General information

Hereditary amyloidosis is rare and runs in families. That is to say, it is caused by inheritance of an abnormal copy of a gene, known as a mutation. These mutations lead to life long production of an amyloidogenic (amyloid-forming) variant of a normal protein. There are several different types, caused by mutations in different genes. The symptoms appear in adult life and often only in middle age or later. Some otherwise rare forms are common in a few geographic regions around the world, where a few families have intermarried over several generations.

Mutations in the genes for the following normal proteins may cause hereditary systemic amyloidosis, listed below in order from the most to the least common:

  • transthyretin (TTR)- ATTR amyloid – over 100 known variants. ATTR amyloidosis is discussed in more detail here and patient information leaflets are available here.
  • fibrinogen  – AFib amyloid – patient information leaflet is available here.
  • apolipoprotein AI – AApoAI amyloid
  • apolipoprotein AII – AApoAII amyloid
  • gelsolin – AGel amyloid
  • lysozyme – ALys amyloid
  • cystatin C – hereditary cerebral haemorrhage with amyloidosis, Icelandic type
  • Aβ – hereditary cerebral haemorrhage with amyloidosis, Dutch type
  • β2microglobulin – Aβ2m amyloid

Clinical features including organs affected by amyloid, age of disease onset and severity of disease differ widely both between :

  • different hereditary amyloidosis types (where amyloid deposits contain different abnormal proteins)

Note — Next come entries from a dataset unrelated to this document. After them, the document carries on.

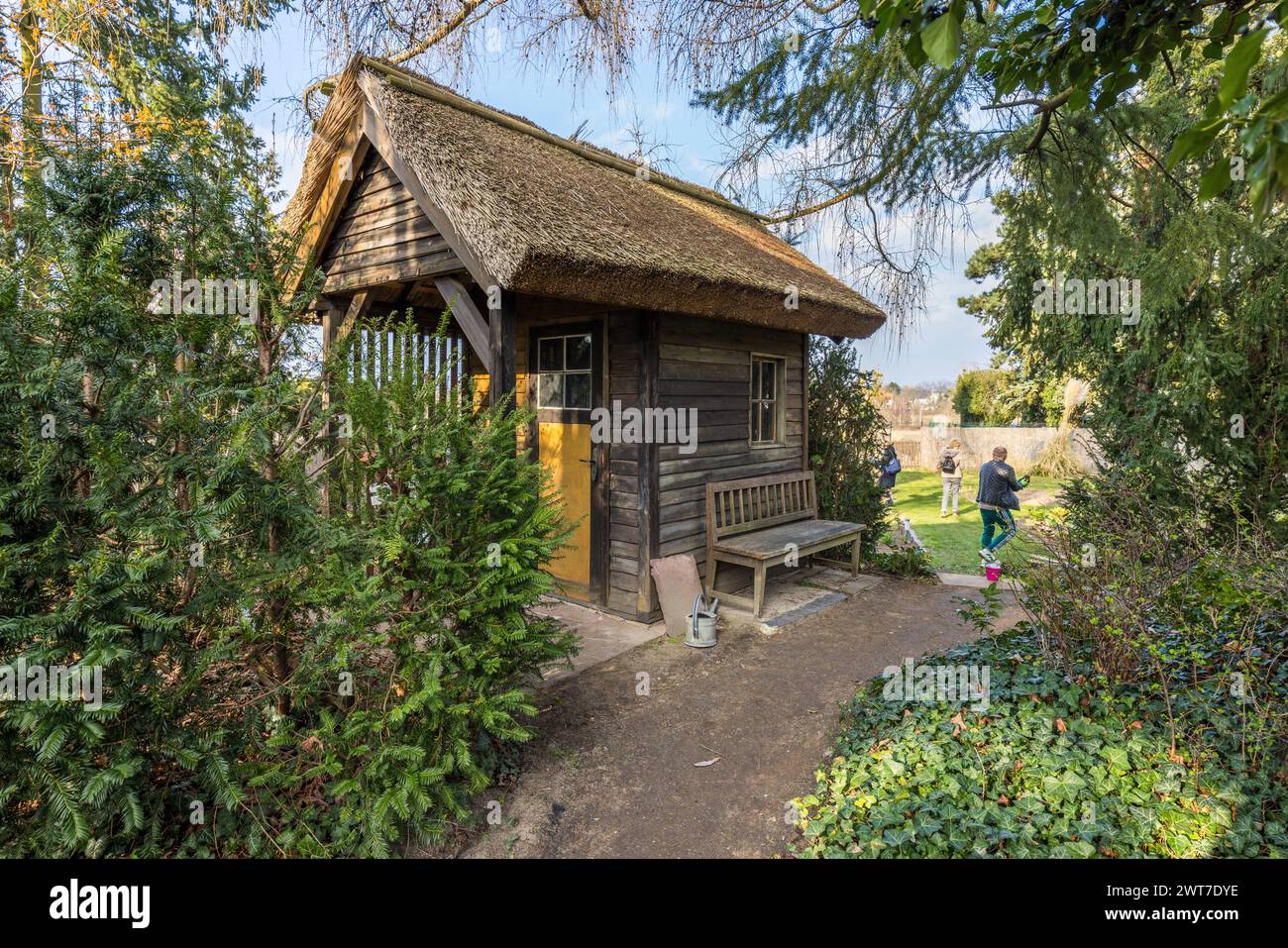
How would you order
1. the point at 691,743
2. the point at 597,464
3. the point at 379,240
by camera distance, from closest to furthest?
the point at 691,743, the point at 379,240, the point at 597,464

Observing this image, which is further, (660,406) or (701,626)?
(660,406)

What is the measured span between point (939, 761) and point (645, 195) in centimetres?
610

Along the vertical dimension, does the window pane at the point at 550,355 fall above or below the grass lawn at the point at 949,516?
above

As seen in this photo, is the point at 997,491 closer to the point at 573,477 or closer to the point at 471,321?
the point at 573,477

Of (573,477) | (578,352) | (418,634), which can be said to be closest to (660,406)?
(578,352)

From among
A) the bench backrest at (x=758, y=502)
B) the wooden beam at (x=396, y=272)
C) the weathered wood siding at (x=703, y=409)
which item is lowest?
the bench backrest at (x=758, y=502)

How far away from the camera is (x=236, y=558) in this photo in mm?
2904

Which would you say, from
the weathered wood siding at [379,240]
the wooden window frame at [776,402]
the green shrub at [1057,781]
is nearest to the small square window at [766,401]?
the wooden window frame at [776,402]

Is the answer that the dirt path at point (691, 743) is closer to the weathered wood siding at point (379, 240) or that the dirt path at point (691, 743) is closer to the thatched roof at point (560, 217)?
the thatched roof at point (560, 217)

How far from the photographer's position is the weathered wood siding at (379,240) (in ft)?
16.8

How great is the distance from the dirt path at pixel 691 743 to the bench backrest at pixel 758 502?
1.14 m

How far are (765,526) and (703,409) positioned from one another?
1507 millimetres

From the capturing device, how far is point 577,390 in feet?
20.3
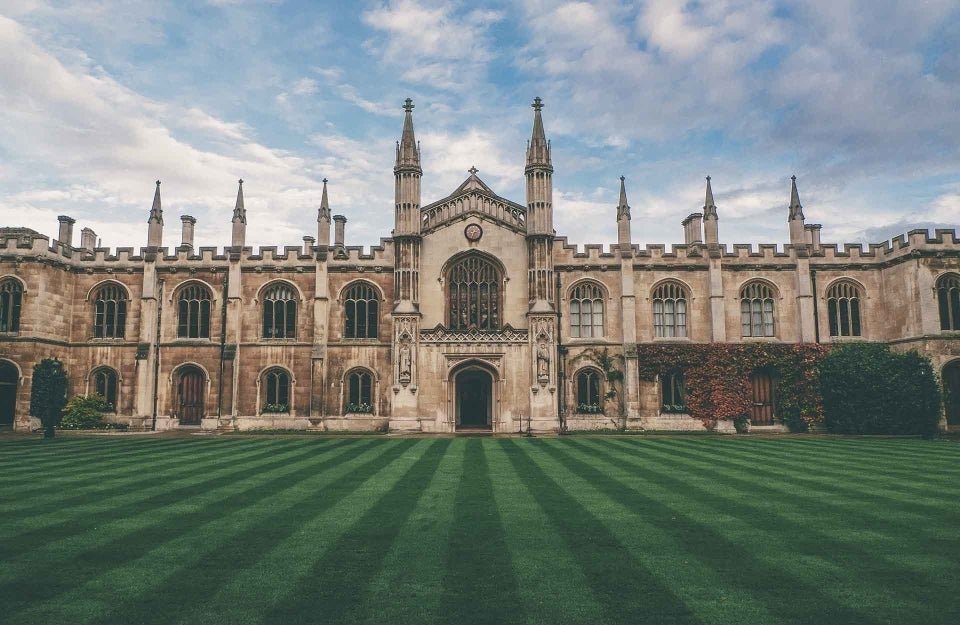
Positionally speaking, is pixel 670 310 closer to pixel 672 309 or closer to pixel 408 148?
pixel 672 309

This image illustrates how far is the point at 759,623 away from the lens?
5.72 meters

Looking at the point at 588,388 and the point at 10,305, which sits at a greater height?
the point at 10,305

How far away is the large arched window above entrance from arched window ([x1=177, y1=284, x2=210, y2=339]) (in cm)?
427

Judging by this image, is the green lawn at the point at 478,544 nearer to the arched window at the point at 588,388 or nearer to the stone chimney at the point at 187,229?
the arched window at the point at 588,388

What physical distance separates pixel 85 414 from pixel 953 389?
43.9m

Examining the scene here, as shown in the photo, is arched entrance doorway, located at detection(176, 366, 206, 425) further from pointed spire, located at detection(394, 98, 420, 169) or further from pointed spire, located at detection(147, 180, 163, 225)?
pointed spire, located at detection(394, 98, 420, 169)

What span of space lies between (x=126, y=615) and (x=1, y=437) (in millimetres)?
27150

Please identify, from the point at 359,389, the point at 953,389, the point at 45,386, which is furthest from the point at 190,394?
the point at 953,389

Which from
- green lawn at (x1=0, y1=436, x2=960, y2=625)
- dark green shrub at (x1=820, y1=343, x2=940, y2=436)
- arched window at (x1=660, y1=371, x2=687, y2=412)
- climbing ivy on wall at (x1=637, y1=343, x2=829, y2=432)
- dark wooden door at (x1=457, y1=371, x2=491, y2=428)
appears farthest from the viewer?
dark wooden door at (x1=457, y1=371, x2=491, y2=428)

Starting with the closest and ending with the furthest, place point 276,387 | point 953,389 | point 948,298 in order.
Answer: point 953,389, point 948,298, point 276,387

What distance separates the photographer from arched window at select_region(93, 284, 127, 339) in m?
33.4

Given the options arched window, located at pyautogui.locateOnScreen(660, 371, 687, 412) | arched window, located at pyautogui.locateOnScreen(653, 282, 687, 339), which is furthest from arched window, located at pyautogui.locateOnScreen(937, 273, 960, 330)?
arched window, located at pyautogui.locateOnScreen(660, 371, 687, 412)

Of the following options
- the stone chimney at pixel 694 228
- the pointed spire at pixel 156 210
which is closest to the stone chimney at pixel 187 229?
the pointed spire at pixel 156 210

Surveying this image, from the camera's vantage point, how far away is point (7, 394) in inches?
1224
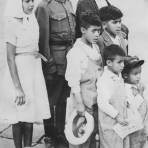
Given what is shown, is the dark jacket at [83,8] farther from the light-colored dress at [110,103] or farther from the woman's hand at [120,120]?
the woman's hand at [120,120]

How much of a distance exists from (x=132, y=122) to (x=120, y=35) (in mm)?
853

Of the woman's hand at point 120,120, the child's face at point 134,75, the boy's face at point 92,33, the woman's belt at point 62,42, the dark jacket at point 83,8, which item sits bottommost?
the woman's hand at point 120,120

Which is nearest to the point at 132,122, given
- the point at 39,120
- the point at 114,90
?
the point at 114,90


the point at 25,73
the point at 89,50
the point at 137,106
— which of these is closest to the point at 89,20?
the point at 89,50

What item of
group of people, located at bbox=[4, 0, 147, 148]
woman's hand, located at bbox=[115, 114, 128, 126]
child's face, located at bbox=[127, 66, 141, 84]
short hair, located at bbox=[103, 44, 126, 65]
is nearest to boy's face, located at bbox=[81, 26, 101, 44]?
group of people, located at bbox=[4, 0, 147, 148]

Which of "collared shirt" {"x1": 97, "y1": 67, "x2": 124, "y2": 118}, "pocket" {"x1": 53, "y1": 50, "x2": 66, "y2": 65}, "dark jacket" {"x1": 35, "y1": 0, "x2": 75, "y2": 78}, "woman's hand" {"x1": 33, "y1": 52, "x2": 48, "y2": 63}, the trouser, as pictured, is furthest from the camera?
the trouser

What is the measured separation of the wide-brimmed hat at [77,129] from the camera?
3780mm

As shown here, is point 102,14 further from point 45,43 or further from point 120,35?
point 45,43

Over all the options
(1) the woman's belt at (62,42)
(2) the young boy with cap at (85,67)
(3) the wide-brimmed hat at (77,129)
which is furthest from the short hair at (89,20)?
(3) the wide-brimmed hat at (77,129)

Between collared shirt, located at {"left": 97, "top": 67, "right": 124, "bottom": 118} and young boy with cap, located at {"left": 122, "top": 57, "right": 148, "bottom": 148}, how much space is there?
0.12m

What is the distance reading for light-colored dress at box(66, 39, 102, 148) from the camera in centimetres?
377

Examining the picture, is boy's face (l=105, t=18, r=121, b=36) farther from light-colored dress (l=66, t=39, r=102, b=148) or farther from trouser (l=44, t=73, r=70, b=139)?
trouser (l=44, t=73, r=70, b=139)

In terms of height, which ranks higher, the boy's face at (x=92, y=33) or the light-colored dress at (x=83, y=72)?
the boy's face at (x=92, y=33)

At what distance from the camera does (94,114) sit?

  • families with different mutations in the same gene, resulting in production of different abnormal variants of the same protein.

Disease manifestations may also differ between individuals with the same mutation producing identical variant proteins. Furthermore, not all individuals who inherit one of these mutations will actually develop clinical problems. Likewise, some people with a mutation develop only a small and insignificant amount of amyloid in their body while others seem to accumulate none at all. This is called incomplete penetrance, which is discussed in more detail here.